I believe there’s a huge opportunity to find a cure for these diseases by combining research efforts. In my work at AllergicChild.com, I’ve heard from so many families who have one child with celiac disease and one with food allergies; or some other combination of the issues above that there seems to be a link between these conditions. And as far as I know, no research has been done to look at a “main cause” of all these diagnoses. Yet, all are on the rise in our children.
Additionally, with the Oral Immunotherapy (OIT) and Sublingual Immunotherapy (SLIT) research that’s currently being done in an attempt to find a cure for food allergies, it concerns me greatly that children participating in a research study may not be aware that they are trading one disease for another. They may be getting rid of their food allergies, and end up being diagnosed with EoE or a mast cell disorder somewhere in their future.
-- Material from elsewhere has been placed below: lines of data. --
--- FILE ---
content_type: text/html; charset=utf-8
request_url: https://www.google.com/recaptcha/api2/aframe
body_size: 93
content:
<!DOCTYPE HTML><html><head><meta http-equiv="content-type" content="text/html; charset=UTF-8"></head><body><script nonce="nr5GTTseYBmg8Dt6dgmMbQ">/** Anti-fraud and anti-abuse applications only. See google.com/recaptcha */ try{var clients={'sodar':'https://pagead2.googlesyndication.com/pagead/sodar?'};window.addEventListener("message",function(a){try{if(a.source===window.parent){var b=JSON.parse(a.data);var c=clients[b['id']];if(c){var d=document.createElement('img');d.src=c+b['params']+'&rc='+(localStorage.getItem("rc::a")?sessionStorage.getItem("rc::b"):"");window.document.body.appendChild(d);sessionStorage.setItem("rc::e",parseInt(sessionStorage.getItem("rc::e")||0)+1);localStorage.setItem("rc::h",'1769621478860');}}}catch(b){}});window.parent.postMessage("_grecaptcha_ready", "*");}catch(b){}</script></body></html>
In fact, some children have to cease participation in a research study because of a diagnosis with EoE, that later resolved after ending peanut desensitization. Research on milk OIT was reported at the recent AAAAI meeting where patients were found to become more reactive to milk after three to five years of desensitization. I’m wondering if this is because a threshold has been reached where their immune system has gone into a constant state of reaction – another way of explaining a mast cell disorder.
So much isn’t known about how the immune system functions, and approximately 75 percent of our immune system is in our gut.
Science of Allergic Response
I’m not a medical doctor nor an allergist, but this is what I understand occurs in our body when the body senses an invader, or foreign substance, and the immune system is triggered. An allergy is an over-compensation of the body’s immune system when confronted with the protein of a food, a drug (such as penicillin), a bee sting or an airborne pollen that the body views as an invader. The body releases an overload of histamines in response to the attacker substance, which can create symptoms such as a runny nose all the way to the extreme of anaphylaxis.
The immune system normally protects the body from harmful items such as bacteria or viruses. In the case of allergies, the immune system has a hypersensitivity or an allergic reaction. During an exposure to an allergen, B cells are alerted and turned into plasma cells which produce IgE (immunoglobulin E) antibodies to fight the “invader.” These antibodies travel through the body until they come into contact with the immune cells called mast cells.
Mast cells are present in the skin, respiratory system and the gut and are important to keep us healthy by fighting off viruses, etc. The antibodies attach themselves to the mast cells via a receptor on the surface and remain attached. That way the next time the immune system meets up with the same “invader”, the system is primed to react again.
Eosinophils are white blood cells that are one of the immune system components responsible for combating parasites and certain infections. IgE, mast cells, basophils, and eosinophils are essential components of allergic inflammation. Mast cells are tissue resident cells and uniquely required for immediate hypersensitivity. Basophils are largely circulating cells, but home to areas of allergic inflammation during the late phase response. Eosinophils are resident to the GI tract, but also home to allergic inflammatory sites.
Patients with EoE have a high level of white blood cells, or eosinophils, in their esophagus. Research has shown the relationship between high eosinophils and high mast cells. Dr. T.C. Theoharides of Tufts University has found that children with autism have high mast cells, which he postulates causes the severe form of “brain fog” that these patients experience. The brain-blood barrier is compromised and affected by high mast cells. Research has found that patients with untreated celiac disease have depressed levels of mast cells, as do patients with eczema in different recent research.
Patients with mast cell disorders may or may not have true IgE food allergies; however most of these patients are triggered by high histamine foods. Many are triggered by pollen allergies, and/or certain drugs that increase mast cells. It’s interesting that all of these conditions involve mast cells not being “normal.”